Tyacke moved the glass with elaborate care on to the pitching boat and flapping sail.

"It's them. It can't be, but it is." He turned to the lieutenant, his eyes shining. "God's will, after all!"

Ozanne shook his head. "I've been at sea too long. I just can't take it in."

Tyacke tried to drag his mind from the picture in his powerful telescope.

"Heave-to and send a boarding party across to the Raven." He heard the boat already being hoisted over the side, the clatter of weapons as the armed men clambered after it. "And Mr Robyns-don't let them know how short-handed we are. Tell that bloody slaver that if he tries to rid himself of evidence, I'll not wait till Freetown to see him dance!"

Lieutenant Ozanne remarked, "So that is the famous Bolitho."

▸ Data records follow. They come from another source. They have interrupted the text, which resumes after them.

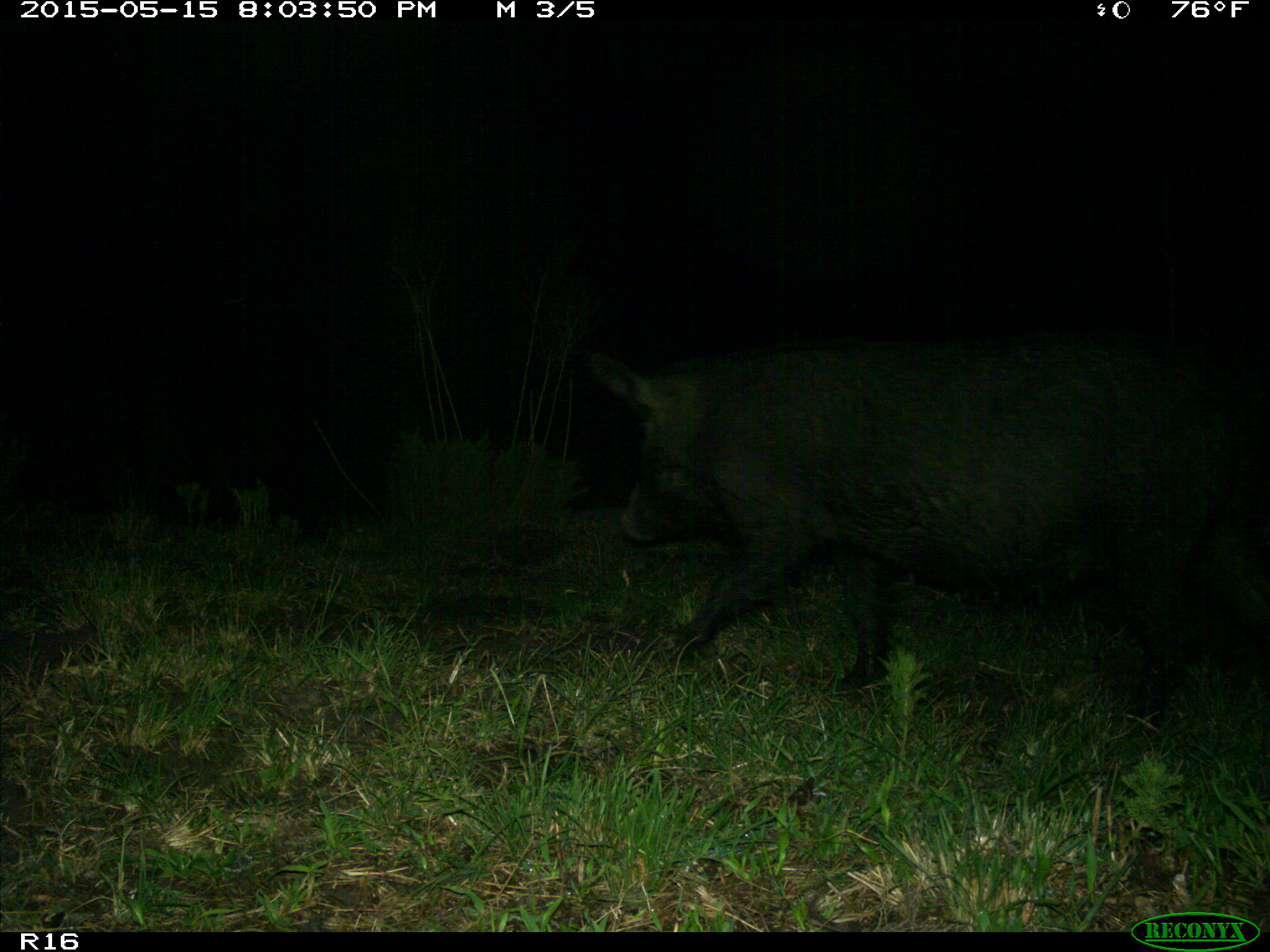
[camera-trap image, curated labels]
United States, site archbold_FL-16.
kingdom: Animalia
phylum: Chordata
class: Mammalia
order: Artiodactyla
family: Suidae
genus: Sus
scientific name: Sus scrofa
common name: wild boar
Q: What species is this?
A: Sus scrofa (wild boar).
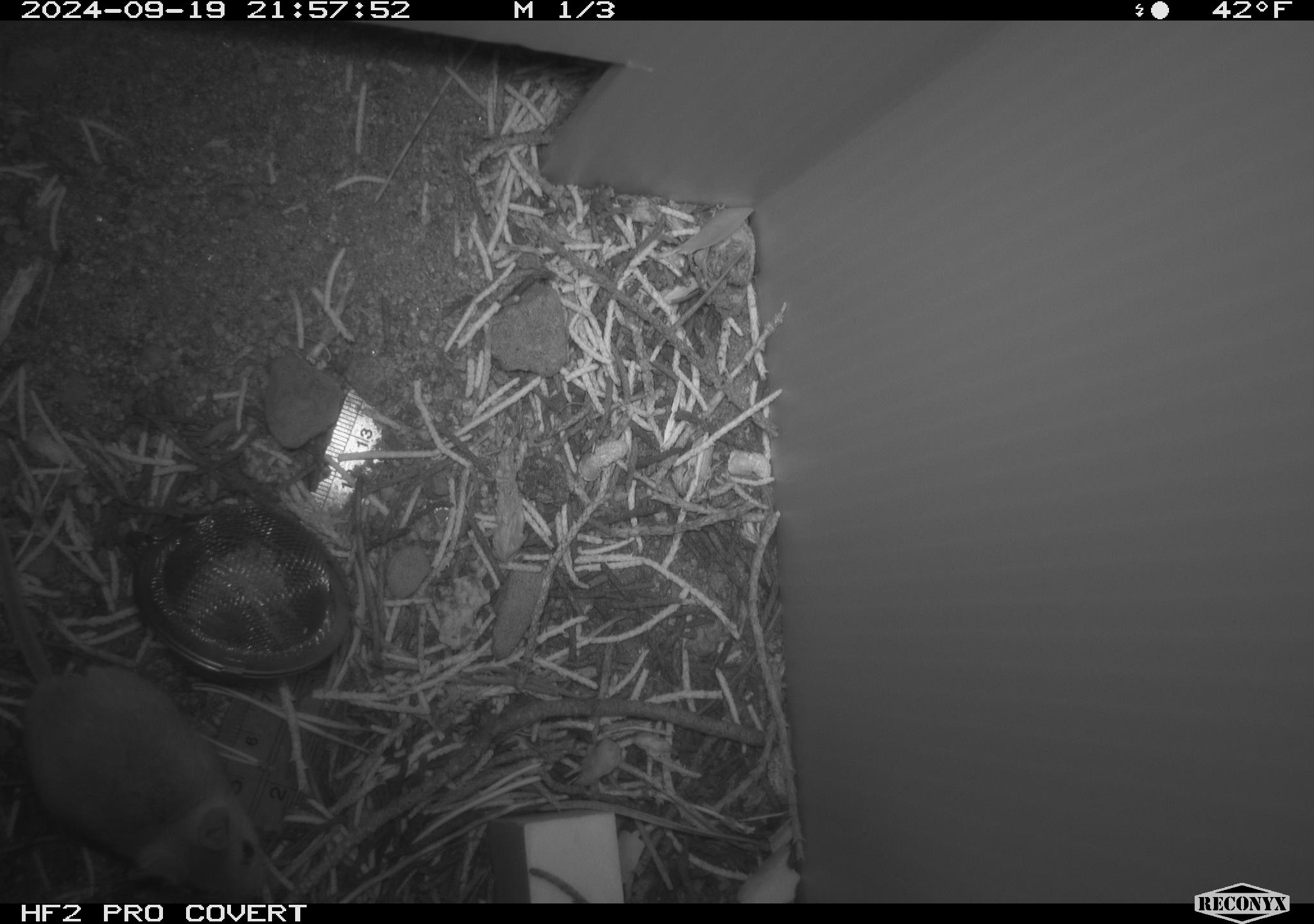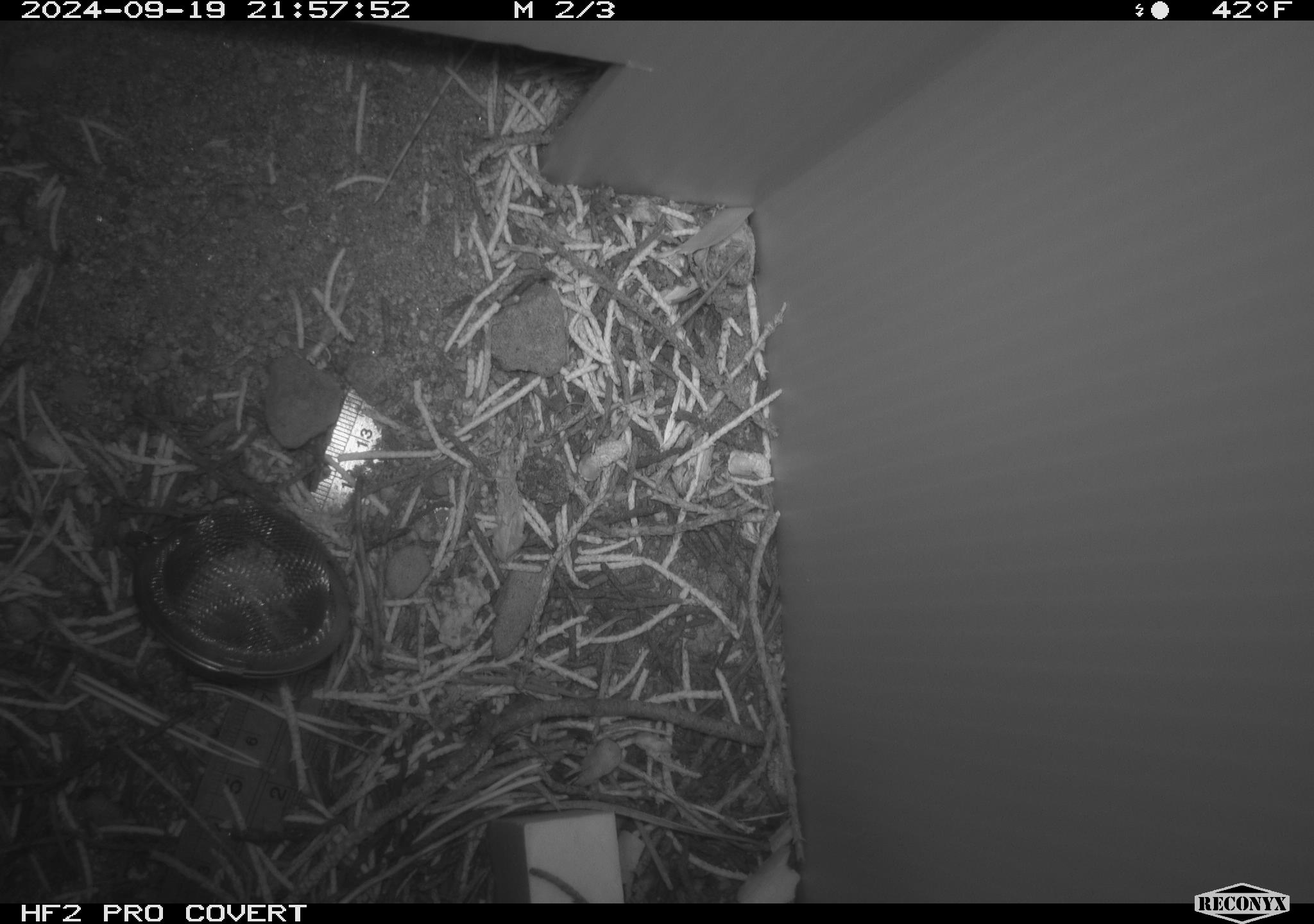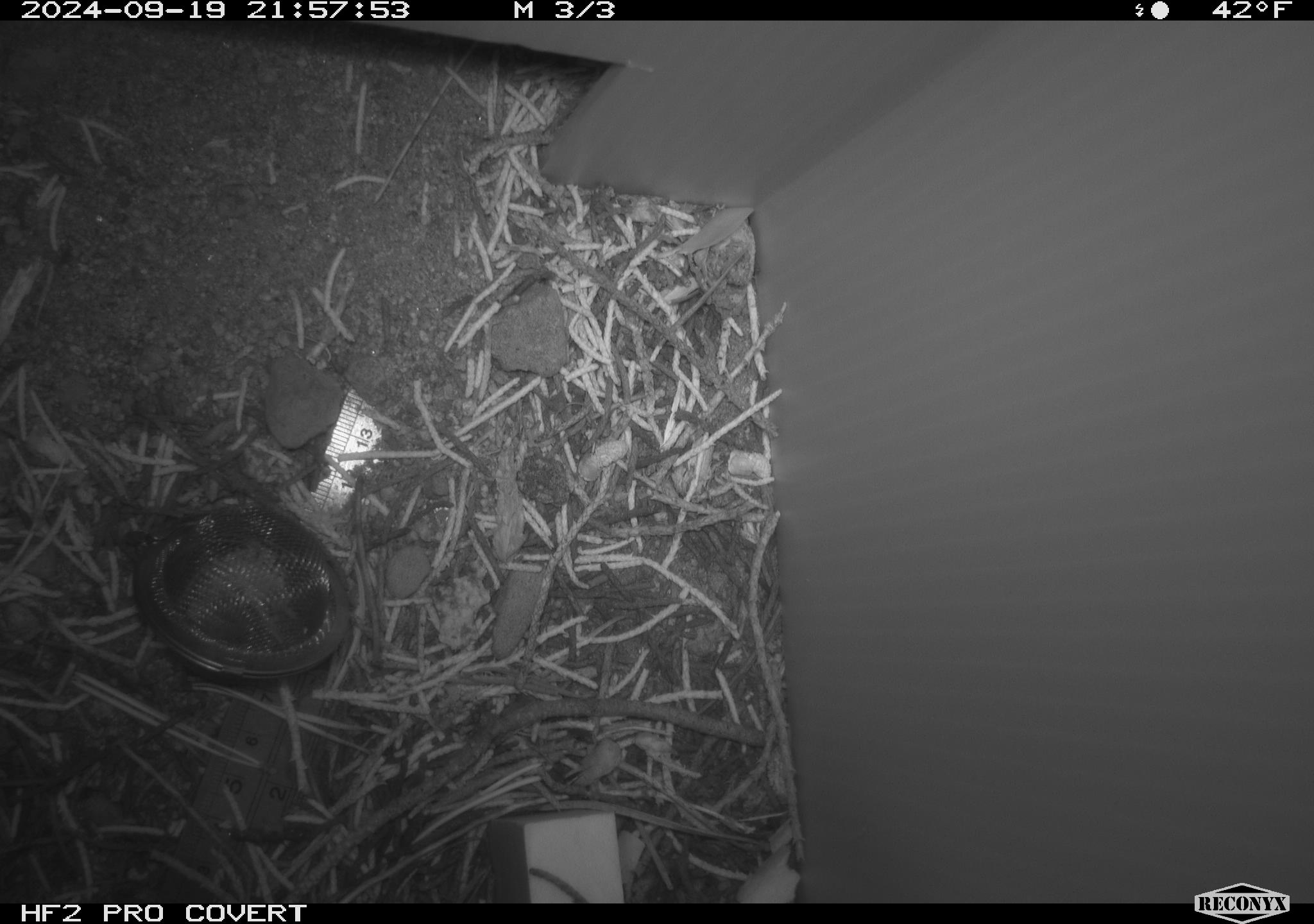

Tyacke watched the oars coming to life, the jolly-boat labouring round towards the drifting Larne.

Ozanne observed, "Not many of them, sir." He glanced at Tyacke's face, the tension and intensity in his uninjured profile. What was it, he wondered. Instinct? Somehow he knew it was more; much more. He shaded his eyes. "Who's the young officer beside him, sir?"

Tyacke turned toward him, and his hideous face split into a great grin of relief. "My God, Paul, you have been at sea too long!" He handed him the glass. "Take a look-even you might recognise a woman after all this time!" He touched his arm. "The admiral's lady… and ours is the honour."

Someone called, "They've run up our flag over the Raven, sir!" But Tyacke did not even hear. "Man the side, Paul. This is a day to remember."